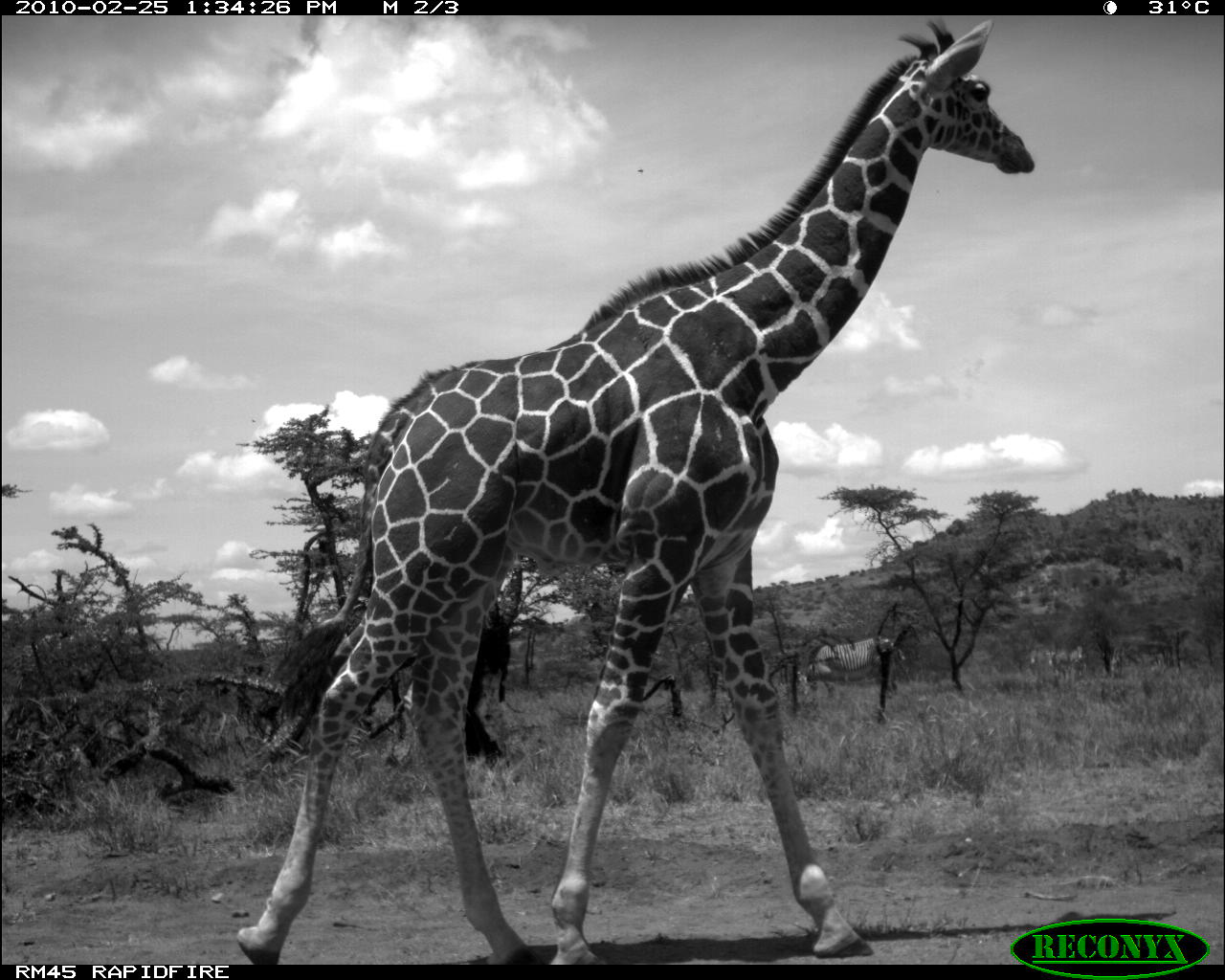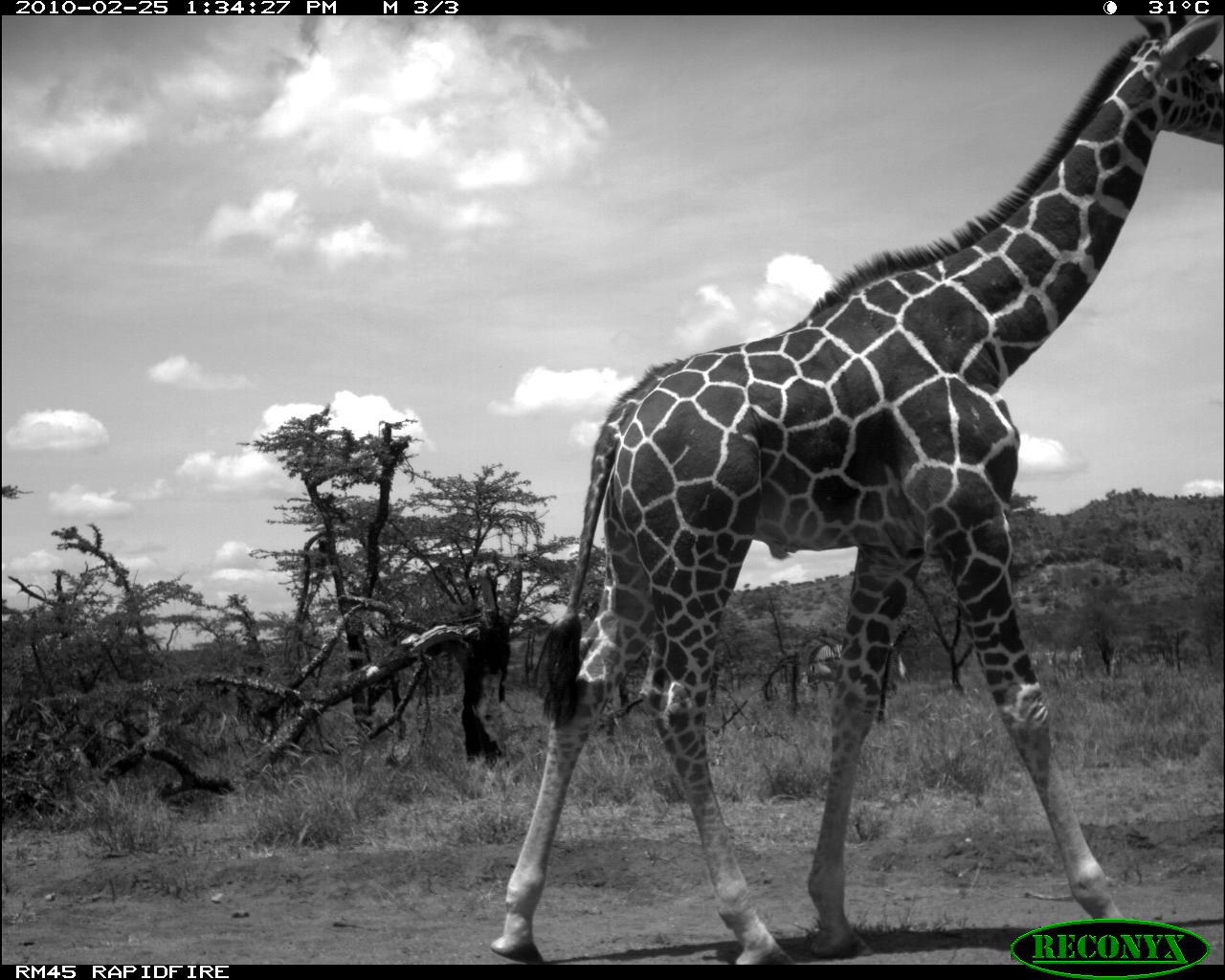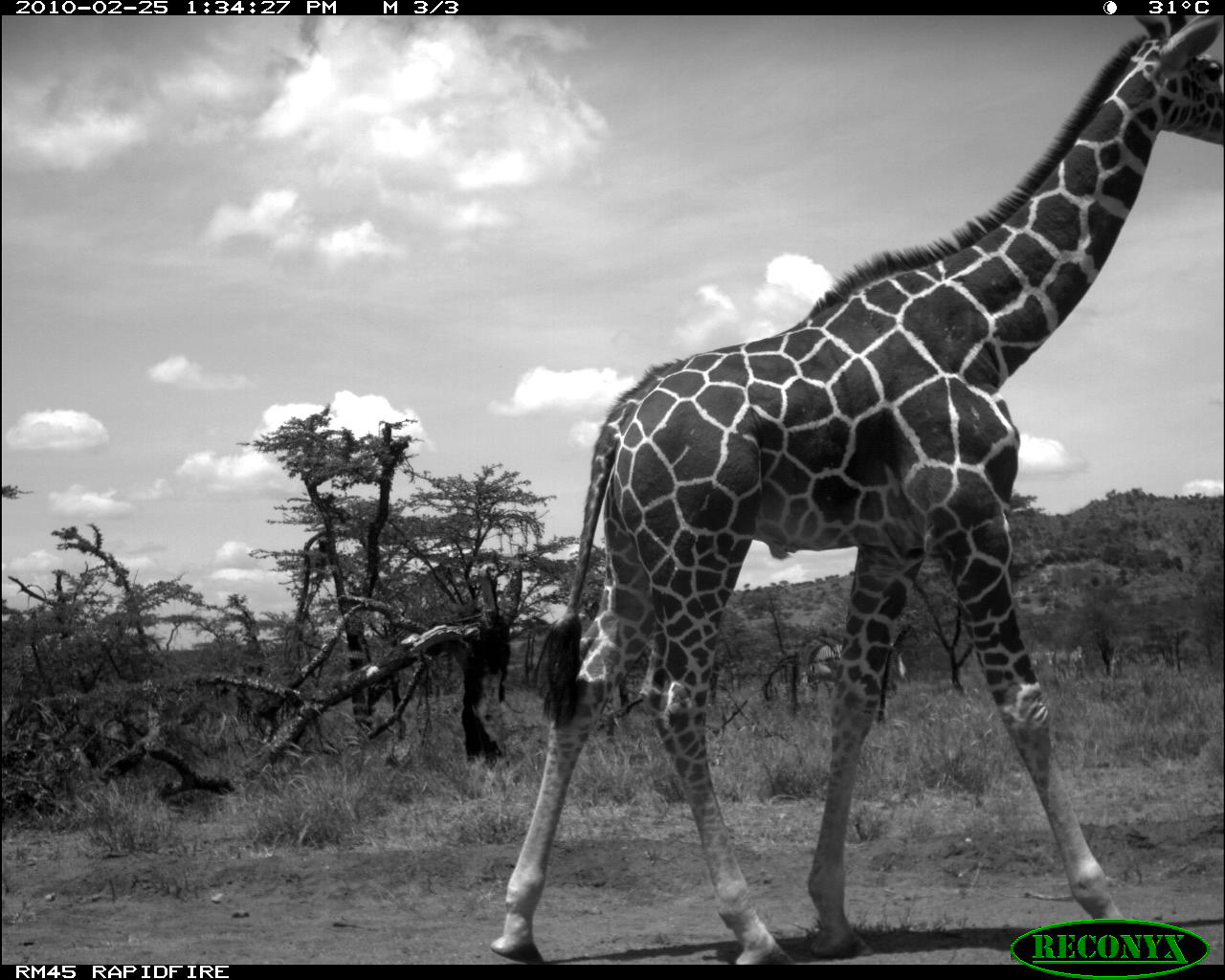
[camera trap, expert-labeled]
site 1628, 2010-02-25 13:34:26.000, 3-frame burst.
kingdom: Animalia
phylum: Chordata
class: Mammalia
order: Perissodactyla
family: Equidae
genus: Equus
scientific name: Equus grevyi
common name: grévy's zebra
Equus grevyi (grévy's zebra), count 2.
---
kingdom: Animalia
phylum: Chordata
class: Mammalia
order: Artiodactyla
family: Giraffidae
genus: Giraffa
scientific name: Giraffa camelopardalis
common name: giraffe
Giraffa camelopardalis (giraffe), count 1.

Work to be completed:
From the line containing "order: Artiodactyla" to the final line of the data, repeat each line exactly. Include both ends.

Result of this exercise:
order: Artiodactyla
family: Giraffidae
genus: Giraffa
scientific name: Giraffa camelopardalis
common name: giraffe
Giraffa camelopardalis (giraffe), count 1.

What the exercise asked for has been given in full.